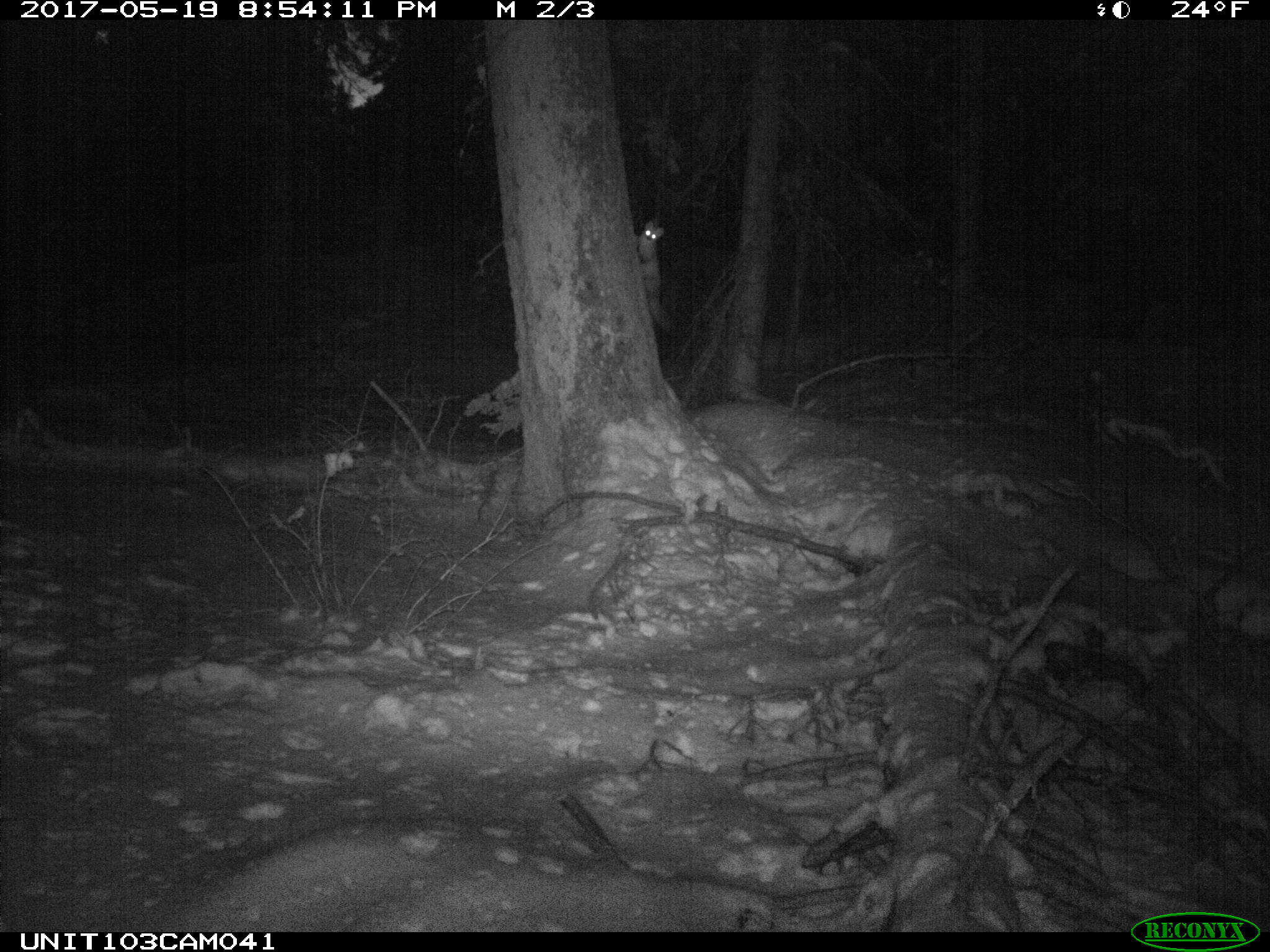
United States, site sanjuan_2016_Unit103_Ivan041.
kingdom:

============================================================

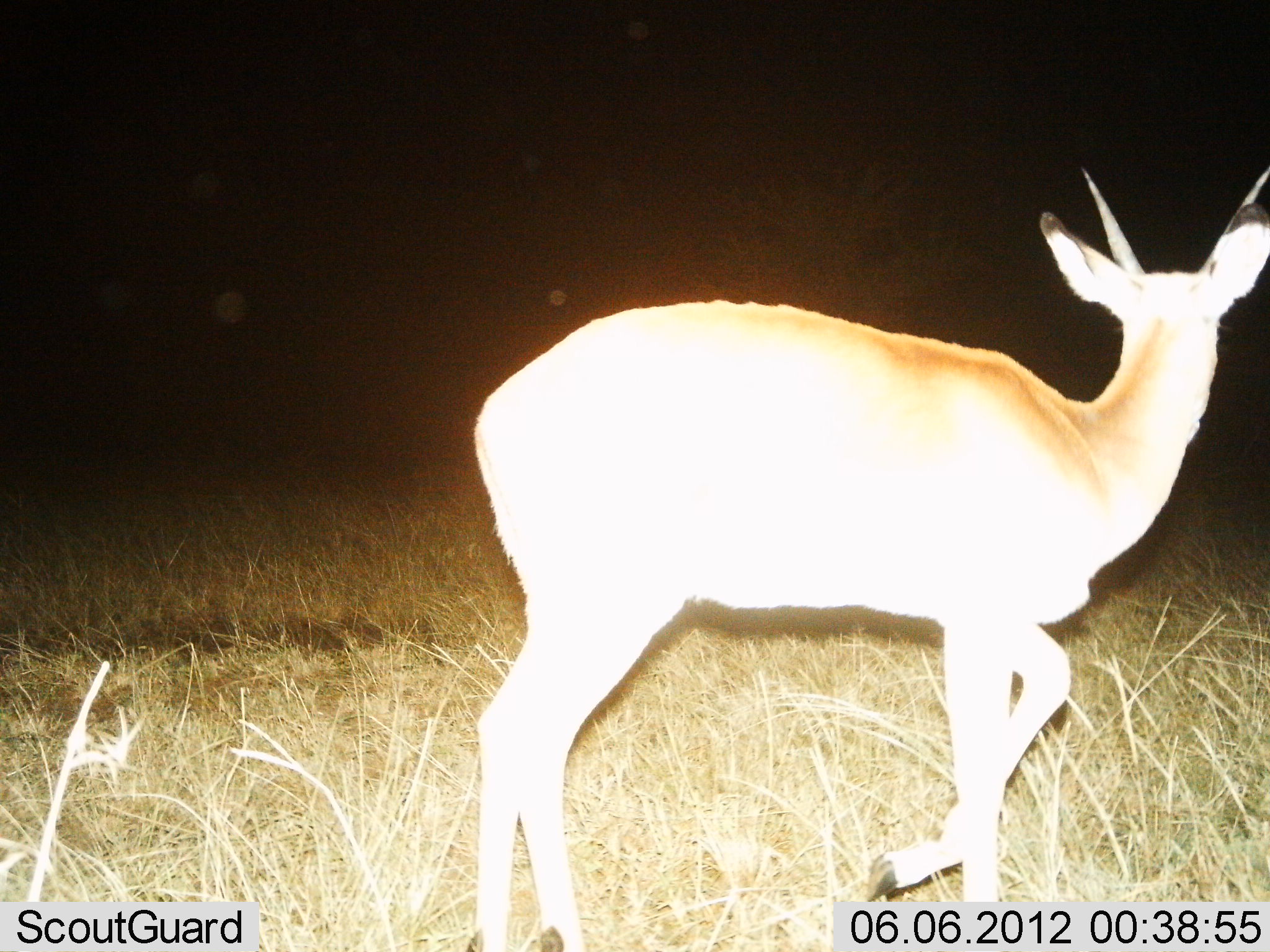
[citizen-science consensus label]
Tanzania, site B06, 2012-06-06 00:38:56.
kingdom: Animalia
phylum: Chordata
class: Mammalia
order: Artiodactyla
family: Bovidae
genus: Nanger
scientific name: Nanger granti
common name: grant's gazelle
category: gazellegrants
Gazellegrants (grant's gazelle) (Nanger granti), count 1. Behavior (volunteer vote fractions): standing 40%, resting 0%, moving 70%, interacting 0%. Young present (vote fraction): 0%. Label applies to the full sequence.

============================================================

■ What is needed ■
Respond with one number, the count of lines of the material that include "site".

■ Solution to the problem ■
2